A block of data
>> start
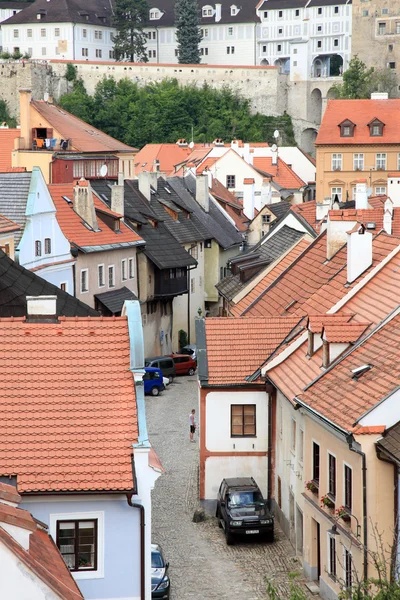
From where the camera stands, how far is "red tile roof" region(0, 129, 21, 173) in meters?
67.1

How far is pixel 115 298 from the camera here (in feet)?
159

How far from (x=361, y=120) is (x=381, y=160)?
9.13 ft

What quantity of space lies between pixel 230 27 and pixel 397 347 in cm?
12371

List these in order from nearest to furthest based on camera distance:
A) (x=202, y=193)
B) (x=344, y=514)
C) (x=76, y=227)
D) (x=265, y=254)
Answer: (x=344, y=514) → (x=265, y=254) → (x=76, y=227) → (x=202, y=193)

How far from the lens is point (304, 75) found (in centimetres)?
13250

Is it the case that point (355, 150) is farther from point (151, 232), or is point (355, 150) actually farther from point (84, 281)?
point (84, 281)

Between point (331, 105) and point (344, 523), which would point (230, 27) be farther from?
point (344, 523)

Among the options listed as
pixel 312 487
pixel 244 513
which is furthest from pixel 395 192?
pixel 312 487


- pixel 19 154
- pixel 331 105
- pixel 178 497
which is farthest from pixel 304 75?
pixel 178 497

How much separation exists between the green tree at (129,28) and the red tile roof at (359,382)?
116527mm

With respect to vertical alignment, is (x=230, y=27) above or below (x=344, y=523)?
above

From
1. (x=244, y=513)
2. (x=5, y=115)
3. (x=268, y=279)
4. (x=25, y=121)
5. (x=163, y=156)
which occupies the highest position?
(x=5, y=115)

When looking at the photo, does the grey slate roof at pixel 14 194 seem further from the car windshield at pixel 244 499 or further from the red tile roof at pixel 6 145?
the red tile roof at pixel 6 145

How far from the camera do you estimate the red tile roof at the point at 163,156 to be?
97.6 meters
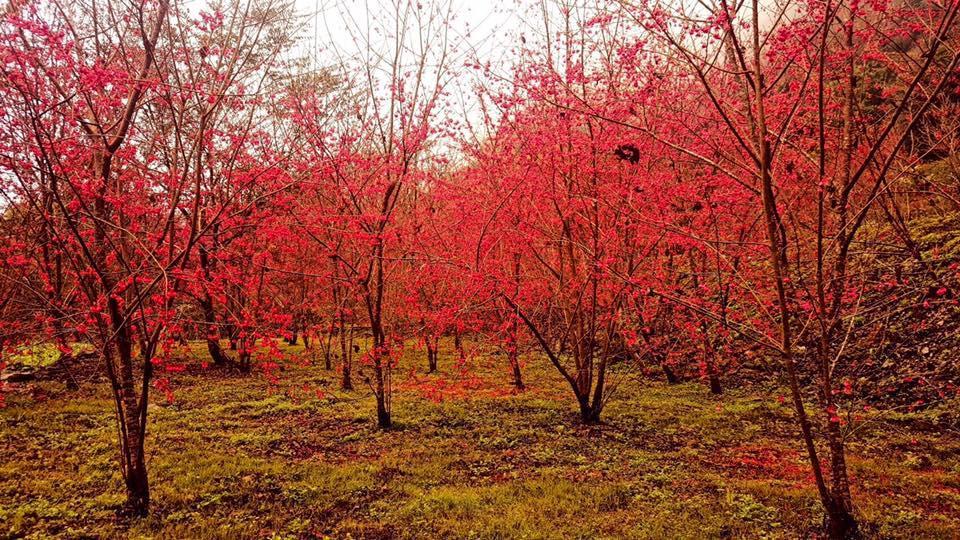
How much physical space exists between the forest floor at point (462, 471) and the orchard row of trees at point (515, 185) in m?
0.66

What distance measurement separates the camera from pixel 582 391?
975 centimetres

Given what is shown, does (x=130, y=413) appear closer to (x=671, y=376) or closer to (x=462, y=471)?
(x=462, y=471)

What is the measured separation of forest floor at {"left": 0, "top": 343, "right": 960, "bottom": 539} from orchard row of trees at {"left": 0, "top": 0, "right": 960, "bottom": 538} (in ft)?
2.15

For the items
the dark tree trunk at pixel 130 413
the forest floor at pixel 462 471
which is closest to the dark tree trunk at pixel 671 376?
the forest floor at pixel 462 471

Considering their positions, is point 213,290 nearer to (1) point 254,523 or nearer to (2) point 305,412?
(1) point 254,523

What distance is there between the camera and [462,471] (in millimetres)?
7273

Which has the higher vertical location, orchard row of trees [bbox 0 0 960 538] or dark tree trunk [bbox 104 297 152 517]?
orchard row of trees [bbox 0 0 960 538]

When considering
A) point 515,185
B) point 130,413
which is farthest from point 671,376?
point 130,413

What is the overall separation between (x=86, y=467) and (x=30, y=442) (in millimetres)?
2039

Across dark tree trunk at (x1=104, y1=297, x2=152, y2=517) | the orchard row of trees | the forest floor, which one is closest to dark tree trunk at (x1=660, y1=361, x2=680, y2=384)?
the orchard row of trees

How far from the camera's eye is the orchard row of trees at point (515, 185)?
521 cm

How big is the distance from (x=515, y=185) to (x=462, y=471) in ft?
16.3

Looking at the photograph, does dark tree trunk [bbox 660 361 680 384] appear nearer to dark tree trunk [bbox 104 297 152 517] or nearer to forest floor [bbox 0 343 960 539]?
forest floor [bbox 0 343 960 539]

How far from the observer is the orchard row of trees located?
521 centimetres
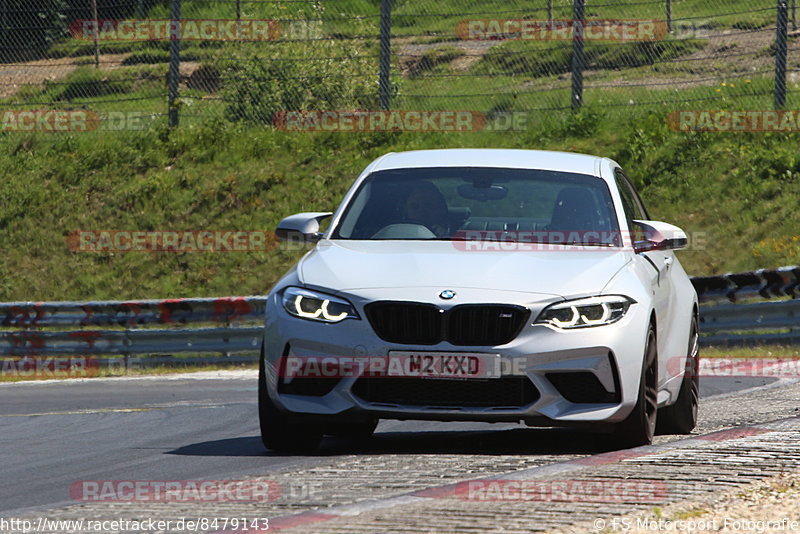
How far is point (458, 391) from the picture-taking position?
639cm

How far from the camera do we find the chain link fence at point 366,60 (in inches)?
855

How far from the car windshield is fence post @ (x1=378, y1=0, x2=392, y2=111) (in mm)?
13920

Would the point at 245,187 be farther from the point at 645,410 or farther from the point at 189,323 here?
the point at 645,410

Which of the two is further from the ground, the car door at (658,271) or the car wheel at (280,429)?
the car door at (658,271)

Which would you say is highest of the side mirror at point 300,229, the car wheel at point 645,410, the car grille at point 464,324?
the side mirror at point 300,229

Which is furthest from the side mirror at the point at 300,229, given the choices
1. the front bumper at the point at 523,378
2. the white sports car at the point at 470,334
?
the front bumper at the point at 523,378

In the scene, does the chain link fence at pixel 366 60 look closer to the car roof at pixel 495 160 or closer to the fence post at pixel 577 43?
the fence post at pixel 577 43

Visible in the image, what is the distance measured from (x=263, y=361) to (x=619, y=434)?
6.13 ft

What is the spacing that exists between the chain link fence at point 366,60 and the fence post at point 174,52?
26mm

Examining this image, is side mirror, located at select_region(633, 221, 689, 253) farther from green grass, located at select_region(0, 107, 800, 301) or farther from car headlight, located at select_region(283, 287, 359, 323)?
>> end
- [Stated task]:
Rewrite the entries between the line holding "Visible in the" and the end of the entries, inclusive, with every entry included, and increase each distance value in the answers by 21.

- [The response]:
Visible in the image, what is the distance measured from (x=263, y=361) to (x=619, y=434)?
27.13 ft

What is the spacing that exists between the chain link fence at point 366,60 and the fence post at point 174,52?
47mm

Examining this image, is side mirror, located at select_region(633, 221, 689, 253) farther from green grass, located at select_region(0, 107, 800, 301) or farther from car headlight, located at select_region(283, 287, 359, 323)?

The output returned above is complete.